**What needs to be done**: Extract the lines that begin with the one containing "From where the" and end with the one containing "4.31 metres", both included, reproducing them exactly.

Scene-based spatial questions:
☆ ☆ ☆ ☆ ☆
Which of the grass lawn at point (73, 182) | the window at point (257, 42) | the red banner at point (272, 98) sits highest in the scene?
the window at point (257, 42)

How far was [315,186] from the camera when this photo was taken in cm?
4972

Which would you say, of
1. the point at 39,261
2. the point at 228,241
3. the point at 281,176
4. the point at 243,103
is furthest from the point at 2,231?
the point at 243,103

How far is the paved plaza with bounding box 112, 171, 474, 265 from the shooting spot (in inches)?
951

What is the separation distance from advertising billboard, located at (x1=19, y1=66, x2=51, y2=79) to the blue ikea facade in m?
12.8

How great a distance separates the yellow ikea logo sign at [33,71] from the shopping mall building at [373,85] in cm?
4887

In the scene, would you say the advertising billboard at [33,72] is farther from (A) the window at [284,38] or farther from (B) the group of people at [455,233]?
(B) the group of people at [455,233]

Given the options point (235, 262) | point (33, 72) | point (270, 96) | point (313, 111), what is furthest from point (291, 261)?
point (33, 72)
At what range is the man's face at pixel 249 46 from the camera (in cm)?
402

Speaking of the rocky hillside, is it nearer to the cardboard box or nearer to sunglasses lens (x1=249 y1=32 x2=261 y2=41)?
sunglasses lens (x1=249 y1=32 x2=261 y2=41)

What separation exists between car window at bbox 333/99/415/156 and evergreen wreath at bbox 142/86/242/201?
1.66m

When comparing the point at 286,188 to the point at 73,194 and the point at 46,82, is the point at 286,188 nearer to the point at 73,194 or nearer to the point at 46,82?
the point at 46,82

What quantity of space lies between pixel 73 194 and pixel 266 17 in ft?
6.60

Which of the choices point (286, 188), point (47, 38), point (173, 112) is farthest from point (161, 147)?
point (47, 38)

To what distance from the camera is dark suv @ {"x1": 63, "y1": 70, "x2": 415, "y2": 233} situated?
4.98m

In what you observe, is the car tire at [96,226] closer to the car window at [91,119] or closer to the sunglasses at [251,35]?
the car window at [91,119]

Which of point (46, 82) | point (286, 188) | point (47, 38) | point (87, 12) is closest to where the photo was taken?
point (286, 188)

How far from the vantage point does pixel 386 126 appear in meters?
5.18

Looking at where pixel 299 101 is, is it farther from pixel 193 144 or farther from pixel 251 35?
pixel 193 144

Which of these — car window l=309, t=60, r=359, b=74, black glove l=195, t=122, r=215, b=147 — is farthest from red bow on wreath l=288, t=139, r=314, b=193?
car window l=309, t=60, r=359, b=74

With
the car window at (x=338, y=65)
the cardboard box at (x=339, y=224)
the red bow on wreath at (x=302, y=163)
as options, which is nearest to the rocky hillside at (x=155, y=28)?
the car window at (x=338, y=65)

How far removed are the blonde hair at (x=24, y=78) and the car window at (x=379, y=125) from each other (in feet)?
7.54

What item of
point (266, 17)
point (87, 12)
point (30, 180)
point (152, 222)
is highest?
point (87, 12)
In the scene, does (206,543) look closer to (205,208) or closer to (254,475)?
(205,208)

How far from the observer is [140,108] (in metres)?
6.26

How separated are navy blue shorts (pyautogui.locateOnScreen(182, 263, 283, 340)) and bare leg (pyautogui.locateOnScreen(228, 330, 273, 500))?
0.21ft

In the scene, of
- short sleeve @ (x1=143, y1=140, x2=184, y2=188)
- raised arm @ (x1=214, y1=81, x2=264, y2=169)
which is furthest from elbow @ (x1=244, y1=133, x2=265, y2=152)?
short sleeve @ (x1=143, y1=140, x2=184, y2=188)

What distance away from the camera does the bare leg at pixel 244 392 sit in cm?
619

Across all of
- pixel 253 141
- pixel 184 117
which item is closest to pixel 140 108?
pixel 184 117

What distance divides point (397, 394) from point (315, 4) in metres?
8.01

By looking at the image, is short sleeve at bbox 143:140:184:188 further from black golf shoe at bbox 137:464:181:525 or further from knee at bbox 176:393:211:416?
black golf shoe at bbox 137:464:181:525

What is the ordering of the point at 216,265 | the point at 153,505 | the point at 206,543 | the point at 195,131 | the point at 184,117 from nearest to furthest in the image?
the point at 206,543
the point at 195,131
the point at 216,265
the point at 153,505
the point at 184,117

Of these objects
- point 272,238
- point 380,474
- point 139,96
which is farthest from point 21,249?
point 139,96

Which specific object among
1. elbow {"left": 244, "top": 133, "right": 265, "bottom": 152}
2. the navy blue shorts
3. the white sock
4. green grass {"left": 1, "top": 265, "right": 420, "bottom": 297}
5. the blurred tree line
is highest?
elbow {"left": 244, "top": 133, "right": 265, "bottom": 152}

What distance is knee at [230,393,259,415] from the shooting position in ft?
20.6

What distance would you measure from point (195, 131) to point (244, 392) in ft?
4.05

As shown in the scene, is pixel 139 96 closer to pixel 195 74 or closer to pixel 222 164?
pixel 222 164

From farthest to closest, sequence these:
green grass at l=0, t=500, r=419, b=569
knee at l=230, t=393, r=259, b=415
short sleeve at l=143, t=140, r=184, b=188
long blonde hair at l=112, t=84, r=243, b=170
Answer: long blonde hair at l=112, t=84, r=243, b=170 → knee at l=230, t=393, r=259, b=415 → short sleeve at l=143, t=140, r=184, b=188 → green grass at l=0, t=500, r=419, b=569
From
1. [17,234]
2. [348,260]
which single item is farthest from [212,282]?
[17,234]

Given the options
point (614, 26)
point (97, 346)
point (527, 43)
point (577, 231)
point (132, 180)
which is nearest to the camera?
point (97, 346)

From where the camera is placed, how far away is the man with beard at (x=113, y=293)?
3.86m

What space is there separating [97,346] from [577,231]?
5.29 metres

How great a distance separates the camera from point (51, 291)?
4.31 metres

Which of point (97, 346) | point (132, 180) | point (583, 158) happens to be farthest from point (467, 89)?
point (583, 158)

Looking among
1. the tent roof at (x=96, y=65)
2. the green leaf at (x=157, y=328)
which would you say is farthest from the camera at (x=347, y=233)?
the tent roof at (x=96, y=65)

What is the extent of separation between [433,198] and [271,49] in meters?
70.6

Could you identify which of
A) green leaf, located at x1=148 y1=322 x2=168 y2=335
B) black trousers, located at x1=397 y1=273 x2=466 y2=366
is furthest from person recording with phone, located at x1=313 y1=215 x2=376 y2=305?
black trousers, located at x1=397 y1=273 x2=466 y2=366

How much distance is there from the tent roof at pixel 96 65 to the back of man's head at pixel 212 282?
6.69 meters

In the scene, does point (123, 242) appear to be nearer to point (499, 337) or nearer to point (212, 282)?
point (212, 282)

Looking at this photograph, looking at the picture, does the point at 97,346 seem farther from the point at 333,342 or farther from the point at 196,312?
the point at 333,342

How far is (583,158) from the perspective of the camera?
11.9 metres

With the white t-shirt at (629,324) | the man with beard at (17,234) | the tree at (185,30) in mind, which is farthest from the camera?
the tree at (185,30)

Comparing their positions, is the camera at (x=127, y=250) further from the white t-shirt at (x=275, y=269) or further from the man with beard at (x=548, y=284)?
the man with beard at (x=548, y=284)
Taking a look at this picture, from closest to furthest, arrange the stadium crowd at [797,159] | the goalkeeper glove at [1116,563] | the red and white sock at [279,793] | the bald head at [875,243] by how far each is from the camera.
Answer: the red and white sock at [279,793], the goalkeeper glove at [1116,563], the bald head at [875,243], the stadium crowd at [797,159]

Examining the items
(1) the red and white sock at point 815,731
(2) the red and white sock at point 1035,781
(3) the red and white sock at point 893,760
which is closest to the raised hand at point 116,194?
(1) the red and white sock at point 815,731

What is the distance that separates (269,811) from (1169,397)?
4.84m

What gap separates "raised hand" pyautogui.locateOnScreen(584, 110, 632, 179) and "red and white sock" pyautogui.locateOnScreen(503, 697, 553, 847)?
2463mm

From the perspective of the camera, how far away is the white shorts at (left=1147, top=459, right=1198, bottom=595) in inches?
☆ ☆ ☆ ☆ ☆
**Complete response**:
From where the camera is placed, how far away is the man with beard at (x=113, y=293)?
3.86m

What space is there separating [97,346] from [577,231]?
5.29 metres

How great a distance separates the camera from point (51, 291)?
4.31 metres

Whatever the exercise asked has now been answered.